* Start DATA RECORDS *
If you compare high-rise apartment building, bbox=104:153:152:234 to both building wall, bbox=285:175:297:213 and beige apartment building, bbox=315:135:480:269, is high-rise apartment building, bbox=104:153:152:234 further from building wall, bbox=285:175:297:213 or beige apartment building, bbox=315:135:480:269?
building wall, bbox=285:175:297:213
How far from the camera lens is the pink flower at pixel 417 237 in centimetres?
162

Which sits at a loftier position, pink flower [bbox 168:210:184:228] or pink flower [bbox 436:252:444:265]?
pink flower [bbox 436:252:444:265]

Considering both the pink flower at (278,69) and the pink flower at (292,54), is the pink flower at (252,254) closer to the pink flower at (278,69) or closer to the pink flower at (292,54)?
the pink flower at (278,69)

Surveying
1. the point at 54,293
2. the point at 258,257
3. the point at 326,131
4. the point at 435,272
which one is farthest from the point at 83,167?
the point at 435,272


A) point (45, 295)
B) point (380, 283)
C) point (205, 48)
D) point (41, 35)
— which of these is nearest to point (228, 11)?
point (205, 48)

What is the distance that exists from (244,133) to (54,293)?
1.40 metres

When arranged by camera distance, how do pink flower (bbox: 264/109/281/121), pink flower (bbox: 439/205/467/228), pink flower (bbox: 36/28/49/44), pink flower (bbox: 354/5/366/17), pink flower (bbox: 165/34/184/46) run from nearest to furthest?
* End DATA RECORDS *
THE REQUEST
Copy out every one of the lines above word for word, with no changes.

ANSWER TO THIS EXERCISE
If you compare high-rise apartment building, bbox=104:153:152:234 to both building wall, bbox=285:175:297:213 and beige apartment building, bbox=315:135:480:269, is high-rise apartment building, bbox=104:153:152:234 further from building wall, bbox=285:175:297:213 or beige apartment building, bbox=315:135:480:269?
building wall, bbox=285:175:297:213
How far from the camera lens is the pink flower at pixel 417 237 in centimetres?
162

Which sits at a loftier position, pink flower [bbox 168:210:184:228] or pink flower [bbox 436:252:444:265]?
pink flower [bbox 436:252:444:265]

Considering both the pink flower at (278,69) and the pink flower at (292,54), is the pink flower at (252,254) closer to the pink flower at (278,69) or closer to the pink flower at (292,54)?
the pink flower at (278,69)

Surveying
1. the point at 54,293
2. the point at 258,257
3. the point at 326,131
4. the point at 435,272
which one is farthest from the point at 83,167?
the point at 435,272


A) point (45, 295)
B) point (380, 283)
C) point (205, 48)
D) point (41, 35)
— which of these is nearest to point (228, 11)?
point (205, 48)

What is the distance that exists from (244,133) to (54,293)?
1.40 metres

When arranged by camera distance, how do pink flower (bbox: 264/109/281/121), pink flower (bbox: 439/205/467/228), pink flower (bbox: 36/28/49/44), pink flower (bbox: 354/5/366/17), pink flower (bbox: 165/34/184/46) run from nearest to furthest?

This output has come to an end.